Statement of the American Osteopathic Association, Chicago, Illinois
The American Osteopathic Association (AOA) thanks Chairwoman Nancy Johnson and Ranking Member Fortney “Pete” Stark for introducing the “Medicare Regulatory and Contracting Reform Act of 2001” (H.R. 2768). We appreciate your holding this timely hearing.
Our members increasingly are frustrated with the complexities of Medicare policies and regulations. It is well documented that there are now over 100,000 pages of Medicare rules, policies and regulations. Physicians are forced to spend a growing amount of time completing paperwork and meeting administrative requirements set forth by Medicare and managed care organizations. Time spent completing these tasks is time spent not doing what they were trained to do, providing care to patients.
We thank you for making this issue a priority for the Committee and for introducing legislation to reform the regulatory and contracting process at the Centers for Medicare and Medicaid Services (CMS). Your legislation addresses the major concerns that the AOA has raised and establishes a system that will focus more on educating and assisting physicians and not on punishing them. We especially support provisions you included on provider education and technical assistance and the inclusion of specific educational programs and technical assistance for rural providers. As you know, rural practices often consist of less than ten employees and simply do not have the manpower to dedicate an individual(s) to Medicare compliance. Your proposal recognizes and creates ways to assist these physicians.
We continue to be concerned about the use of extrapolation in post-payment audits. It is our desire that the committee carefully evaluate the use of this practice. Your legislation addresses this issue, but we request that you consider requiring documented educational intervention before extrapolation can be used. This supports our desire to move from a system that assumes guilt to a system that offers compliance assistance.
Our priorities for regulatory and contracting reform legislation include:
Provider Education and Technical Assistance
The AOA strongly endorses a “change in attitude” at the CMS. The AOA does not support fraud or those who defraud the government, but we are convinced that an overwhelming majority of the mistakes made are inadvertent. It is our opinion that CMS generally operates with an assumption of guilt when dealing with providers. This attitude is counterproductive and creates an environment of distrust between providers and CMS. We believe that CMS should focus more effort on educating providers, especially those in rural and frontier areas.
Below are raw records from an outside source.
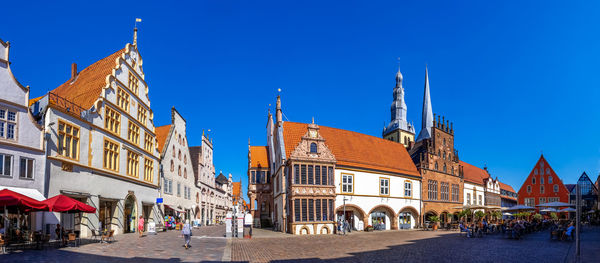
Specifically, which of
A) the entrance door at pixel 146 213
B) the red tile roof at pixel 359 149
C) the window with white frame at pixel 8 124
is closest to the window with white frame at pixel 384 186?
the red tile roof at pixel 359 149

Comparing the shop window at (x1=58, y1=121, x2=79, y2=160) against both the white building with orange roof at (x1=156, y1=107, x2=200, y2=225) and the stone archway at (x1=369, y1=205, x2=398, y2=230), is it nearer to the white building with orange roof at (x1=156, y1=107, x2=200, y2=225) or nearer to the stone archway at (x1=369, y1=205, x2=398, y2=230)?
the white building with orange roof at (x1=156, y1=107, x2=200, y2=225)

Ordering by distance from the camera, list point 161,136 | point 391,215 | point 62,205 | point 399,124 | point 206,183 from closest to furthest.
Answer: point 62,205, point 391,215, point 161,136, point 206,183, point 399,124

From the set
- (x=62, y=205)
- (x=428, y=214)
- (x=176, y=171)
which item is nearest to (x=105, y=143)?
(x=62, y=205)

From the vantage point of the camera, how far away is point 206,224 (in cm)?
6328

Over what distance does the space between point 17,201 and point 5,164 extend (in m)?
3.57

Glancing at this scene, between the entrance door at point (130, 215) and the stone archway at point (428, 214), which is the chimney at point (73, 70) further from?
the stone archway at point (428, 214)

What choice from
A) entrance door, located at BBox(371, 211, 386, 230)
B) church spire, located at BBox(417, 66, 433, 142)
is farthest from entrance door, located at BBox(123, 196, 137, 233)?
church spire, located at BBox(417, 66, 433, 142)

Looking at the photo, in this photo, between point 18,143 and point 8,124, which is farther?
point 18,143

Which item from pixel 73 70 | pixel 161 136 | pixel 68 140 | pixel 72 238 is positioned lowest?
pixel 72 238

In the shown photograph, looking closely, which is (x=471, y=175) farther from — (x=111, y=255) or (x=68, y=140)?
(x=111, y=255)

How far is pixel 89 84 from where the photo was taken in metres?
31.5

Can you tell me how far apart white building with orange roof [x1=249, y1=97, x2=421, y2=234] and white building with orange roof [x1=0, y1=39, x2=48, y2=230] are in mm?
18340

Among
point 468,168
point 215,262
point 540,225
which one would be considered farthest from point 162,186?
point 468,168

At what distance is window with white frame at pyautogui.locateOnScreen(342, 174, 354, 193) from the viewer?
39156 mm
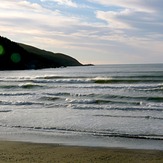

One of the most important services CMS can provide is timely and accurate feedback on how to comply with policies and procedures.
The AOA believes that CMS and its Medicare contractors should:
Provider Appeals
The AOA believes that every provider should have an equitable and unbiased opportunity to appeal any decision handed down by CMS or a Medicare contractor when facing a post-payment audit. Appeals should be conducted in a timely manner and governed by legal experts independent of both the provider and the Medicare contractor. It must be emphasized that the purpose of the audit is to recover alleged overpayment, not to proceed against suspected fraudulent behavior, and that physicians and providers in these situations should not be “presumed guilty.” The AOA supports the permanent inclusion of Administrative Law Judges (ALJs) in the Department of Health and Human Services (HHS). We believe that their existence within HHS will speed up the appeal process and create consistency within the appeal process.
Recovery of Overpayments
Physicians/providers should not be forced to pay contractors for alleged overpayments before they have exhausted their administrative appeals. The time it takes to complete the appeals and the high percentage of reversals of contractors’ overpayment allegations illustrate the inequity of these repayment demands. If a physician or provider chooses to appeal and is unsuccessful in that effort, then the provider should pay interest on the amount in question. We strongly believe that physicians and providers should have the opportunity to exercise their due process rights before assuming financial liability.
Physicians should be entitled to repayment plans if their overpayments exceed a certain threshold that would severely impact the financial well-being of their practice. Contractors currently give physicians and providers 30 days to repay overpayments in full. We understand that there is concern that some providers may file for bankruptcy without repaying the overpayment amount. Unless there is legitimate concern that this may occur or the provider has demonstrated in some manner that he or she is not a reliable source of repayment, all providers should be given flexibility in repaying overpayment amounts.
The AOA is concerned about extrapolation from probe samples. Medicare contractors conduct these samples on 15-20 claims over a one to two year period and then use the alleged overpayment to extrapolate to all claims submitted during that one to two year period.
Using 15-20 claims in a probe sample over such a long time period is not a valid method to determine an alleged overpayment for the rest of the claims. Contractor errors regarding payment in the probe sample, which are often overturned through administrative appeal, can result in enormous extrapolated overpayment allegations. Even more egregious, often the first notice that physicians and providers receive regarding alleged overpayments is a letter demanding this extrapolated overpayment amount. We strongly urge the Committee to ensure that extrapolation does not occur unless the contractor has provided prior, documented education to the physician or provider. We would even go so far as to suggest that extrapolation not be used in first time audits against a provider.
Voluntary Repayment
Physicians and providers receiving mistaken overpayments should be allowed to return the money voluntarily without fear that they will be audited by contractors. These repayments, if they occur before they are noticed by the contractors, should be encouraged. Physicians and providers should not have to fear that they will be audited for acting in good faith.
Pre-payment Reviews
We strongly urge the Committee to direct the Secretary to establish uniform standards for random prepayment audits. Currently, contractors have complete discretion regarding how to structure and implement random audits. We believe that physicians and providers should be provided guidelines with the general conditions under which these audits may occur.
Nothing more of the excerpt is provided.